Berat anak Maleo yang baru menetas adalah sekitar 109 – 169 gram. dan mampu terbang sejauh 100 m. Umur Maleo bisa mencapai 25 – 30 tahun dan mencapai usia dewasa (produktif) setelah 4 tahun (Argelo, 1991 dalam Gunawan, 1994).
Makanan.
Makanan Burung Maleo umumnya adalah biji-bijian dan beberapa jenis buah-buahan dihutan. Biji atau buah yang dimakan antara lain adalah biji Kemiri (Aleurites moluccana), buah Nibung (Dracontomelon mangiferum), buah Beringin (Ficus sp) dan Macaranga sp. Serta biji-bijian atau kacang-kacangan di ladang seperti kedelai, jagung dan kacang hijau.

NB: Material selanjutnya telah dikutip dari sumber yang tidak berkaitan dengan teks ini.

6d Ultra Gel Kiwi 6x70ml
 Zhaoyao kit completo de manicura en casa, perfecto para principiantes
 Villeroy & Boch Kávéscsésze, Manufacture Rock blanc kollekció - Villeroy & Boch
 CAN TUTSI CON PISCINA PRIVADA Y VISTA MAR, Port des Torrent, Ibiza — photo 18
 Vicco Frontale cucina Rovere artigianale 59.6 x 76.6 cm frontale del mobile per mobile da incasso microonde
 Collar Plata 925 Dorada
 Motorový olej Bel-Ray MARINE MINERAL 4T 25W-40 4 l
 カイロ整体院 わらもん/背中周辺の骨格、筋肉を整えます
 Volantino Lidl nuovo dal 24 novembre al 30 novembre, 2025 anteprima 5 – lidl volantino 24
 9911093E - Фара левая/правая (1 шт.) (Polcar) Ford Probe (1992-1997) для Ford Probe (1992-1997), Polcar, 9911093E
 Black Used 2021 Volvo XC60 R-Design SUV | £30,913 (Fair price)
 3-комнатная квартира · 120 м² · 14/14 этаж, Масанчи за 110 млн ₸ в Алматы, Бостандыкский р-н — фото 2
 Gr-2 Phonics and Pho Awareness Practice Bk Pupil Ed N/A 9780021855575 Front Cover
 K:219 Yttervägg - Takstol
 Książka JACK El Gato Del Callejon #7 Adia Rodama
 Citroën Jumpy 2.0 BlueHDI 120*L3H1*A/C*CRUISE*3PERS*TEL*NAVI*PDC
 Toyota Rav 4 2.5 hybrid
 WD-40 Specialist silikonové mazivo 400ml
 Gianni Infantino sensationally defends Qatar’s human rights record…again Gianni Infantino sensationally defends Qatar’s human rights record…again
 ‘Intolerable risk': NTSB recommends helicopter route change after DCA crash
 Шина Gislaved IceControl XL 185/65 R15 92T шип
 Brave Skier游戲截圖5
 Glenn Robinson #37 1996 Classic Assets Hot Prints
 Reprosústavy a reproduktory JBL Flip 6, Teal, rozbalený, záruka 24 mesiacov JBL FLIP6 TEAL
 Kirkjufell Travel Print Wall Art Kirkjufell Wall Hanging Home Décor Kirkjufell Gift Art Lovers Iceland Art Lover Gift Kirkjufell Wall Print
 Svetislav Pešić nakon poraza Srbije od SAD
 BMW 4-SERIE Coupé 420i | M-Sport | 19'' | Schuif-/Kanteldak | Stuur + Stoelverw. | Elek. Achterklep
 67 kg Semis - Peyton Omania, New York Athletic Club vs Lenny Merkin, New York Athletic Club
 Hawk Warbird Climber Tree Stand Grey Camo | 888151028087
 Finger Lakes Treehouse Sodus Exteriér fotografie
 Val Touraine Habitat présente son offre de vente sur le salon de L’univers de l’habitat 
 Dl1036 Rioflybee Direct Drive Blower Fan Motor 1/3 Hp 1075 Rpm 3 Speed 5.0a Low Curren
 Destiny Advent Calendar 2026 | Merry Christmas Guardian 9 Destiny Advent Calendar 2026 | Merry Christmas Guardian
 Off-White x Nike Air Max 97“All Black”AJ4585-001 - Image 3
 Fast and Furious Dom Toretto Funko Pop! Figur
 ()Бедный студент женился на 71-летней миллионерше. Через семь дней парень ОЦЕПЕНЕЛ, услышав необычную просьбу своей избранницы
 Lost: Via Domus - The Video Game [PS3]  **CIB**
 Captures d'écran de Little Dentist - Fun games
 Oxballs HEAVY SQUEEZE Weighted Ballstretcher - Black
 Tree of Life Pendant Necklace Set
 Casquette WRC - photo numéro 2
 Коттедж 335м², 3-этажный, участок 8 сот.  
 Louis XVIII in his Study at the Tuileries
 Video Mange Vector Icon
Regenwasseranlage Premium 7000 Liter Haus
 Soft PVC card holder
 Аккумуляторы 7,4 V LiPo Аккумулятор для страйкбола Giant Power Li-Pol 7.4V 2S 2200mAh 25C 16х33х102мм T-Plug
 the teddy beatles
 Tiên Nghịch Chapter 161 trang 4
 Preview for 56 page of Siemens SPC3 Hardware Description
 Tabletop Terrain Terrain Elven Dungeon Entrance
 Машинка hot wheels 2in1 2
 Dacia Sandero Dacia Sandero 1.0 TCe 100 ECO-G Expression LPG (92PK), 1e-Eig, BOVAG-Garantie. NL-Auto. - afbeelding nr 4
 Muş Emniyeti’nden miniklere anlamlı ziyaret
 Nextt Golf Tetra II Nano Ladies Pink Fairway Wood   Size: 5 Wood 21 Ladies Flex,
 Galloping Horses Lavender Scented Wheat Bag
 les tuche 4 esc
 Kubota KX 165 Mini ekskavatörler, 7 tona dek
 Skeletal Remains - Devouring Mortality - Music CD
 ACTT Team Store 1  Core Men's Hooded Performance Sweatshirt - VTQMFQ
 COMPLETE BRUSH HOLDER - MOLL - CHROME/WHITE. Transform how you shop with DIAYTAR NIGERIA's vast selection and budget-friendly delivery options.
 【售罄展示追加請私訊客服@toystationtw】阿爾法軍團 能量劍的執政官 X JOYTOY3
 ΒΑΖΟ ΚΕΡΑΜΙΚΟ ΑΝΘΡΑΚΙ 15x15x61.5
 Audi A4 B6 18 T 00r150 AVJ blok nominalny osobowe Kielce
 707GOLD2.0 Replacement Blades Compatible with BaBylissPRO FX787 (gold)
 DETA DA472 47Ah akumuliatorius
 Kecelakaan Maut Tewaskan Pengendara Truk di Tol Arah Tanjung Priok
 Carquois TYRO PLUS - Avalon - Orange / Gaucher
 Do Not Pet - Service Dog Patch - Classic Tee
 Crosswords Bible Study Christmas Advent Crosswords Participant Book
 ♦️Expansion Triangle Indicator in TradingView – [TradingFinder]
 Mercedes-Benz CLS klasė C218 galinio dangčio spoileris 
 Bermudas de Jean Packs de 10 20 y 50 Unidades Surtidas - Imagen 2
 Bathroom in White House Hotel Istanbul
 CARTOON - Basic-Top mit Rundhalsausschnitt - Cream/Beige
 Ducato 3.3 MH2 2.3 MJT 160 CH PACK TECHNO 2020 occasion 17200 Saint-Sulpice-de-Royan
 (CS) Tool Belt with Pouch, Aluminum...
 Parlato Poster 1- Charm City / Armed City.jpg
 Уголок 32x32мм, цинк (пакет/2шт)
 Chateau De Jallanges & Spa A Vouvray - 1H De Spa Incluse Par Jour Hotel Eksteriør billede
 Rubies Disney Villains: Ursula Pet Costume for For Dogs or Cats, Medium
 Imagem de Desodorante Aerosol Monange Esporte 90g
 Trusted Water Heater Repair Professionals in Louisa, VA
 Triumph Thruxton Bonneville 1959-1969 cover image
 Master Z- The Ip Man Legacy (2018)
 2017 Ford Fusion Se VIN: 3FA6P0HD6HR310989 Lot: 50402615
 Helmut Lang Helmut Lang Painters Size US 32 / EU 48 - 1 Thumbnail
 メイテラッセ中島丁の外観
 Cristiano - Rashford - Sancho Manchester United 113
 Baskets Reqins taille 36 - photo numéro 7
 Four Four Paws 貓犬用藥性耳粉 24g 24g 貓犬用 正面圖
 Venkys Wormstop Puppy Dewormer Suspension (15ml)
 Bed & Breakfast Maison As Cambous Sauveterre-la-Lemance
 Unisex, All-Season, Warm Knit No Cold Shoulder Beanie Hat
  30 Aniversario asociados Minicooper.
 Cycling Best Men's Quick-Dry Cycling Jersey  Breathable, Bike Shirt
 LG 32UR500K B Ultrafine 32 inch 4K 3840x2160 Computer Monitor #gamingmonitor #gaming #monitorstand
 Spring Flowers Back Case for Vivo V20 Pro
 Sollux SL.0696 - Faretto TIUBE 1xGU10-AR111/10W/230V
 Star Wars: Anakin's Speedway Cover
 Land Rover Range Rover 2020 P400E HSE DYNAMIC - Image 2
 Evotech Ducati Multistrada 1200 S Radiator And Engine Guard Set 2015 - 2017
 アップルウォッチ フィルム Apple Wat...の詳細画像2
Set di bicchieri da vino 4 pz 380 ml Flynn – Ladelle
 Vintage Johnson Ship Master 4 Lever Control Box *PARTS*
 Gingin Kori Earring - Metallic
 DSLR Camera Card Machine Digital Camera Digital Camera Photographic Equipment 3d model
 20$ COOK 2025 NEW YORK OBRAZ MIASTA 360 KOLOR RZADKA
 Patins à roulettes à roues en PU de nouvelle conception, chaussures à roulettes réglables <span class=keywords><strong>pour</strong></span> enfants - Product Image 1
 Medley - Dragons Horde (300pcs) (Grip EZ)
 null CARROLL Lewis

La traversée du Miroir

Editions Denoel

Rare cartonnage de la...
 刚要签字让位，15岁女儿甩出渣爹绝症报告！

Maleo juga makan siput air tawar, kepiting dan cacing (Gunawan, 1994).
Perilaku Burung Maleo
Pengetahuan tentang perilaku Burung Maleo penting untuk diketahui dan diperlukan dalam upaya pembinaan satwa tersebut, Dengan mengetahui tingkah laku maka dapat diketahui pula apa yang dibutuhkan oleh satwa tersebut. Beberapa perilaku Burung Maleo yang penting untuk diketahui dalam rangka pembinaan habitatnya antara lain perilaku bertelur, perilaku mencari makan, perilaku memeriksa dan perilaku mencari perlindungan.
Habitat
Habitat adalah tempat dimana suatu organisme hidup dan berkembang biak secara alami. Habitat bukan saja merupakan tempat tinggal tetapi juga sebagai tempat berlindung dari segala macam gangguan atau ancaman, menyediakan makanan, menjadi tempat beristirahat, tempat tidur dan bermalam. Tempat berkembang biak serta membesarkan anak. Keseluruhan fungsi habitat itu ditentukan oleh interaksi sejumlah komponen habitat, baik komponen fisik (abiotik) seperti iklim, topografi, air dan tanah maupun komponen biologis (biotik) seperti satwa liar, vegetasi dan penggunaan lahan oleh manusia. Secara garis besar komponen habitat dapat dikelompokkan menjadi 3 (tiga) komponen yaitu pelindung (cover), makanan dan air. Keadaan habitat perlu dipertahankan pada kondisi alaminya sehingga satwa dapat berkembang biak secara normal.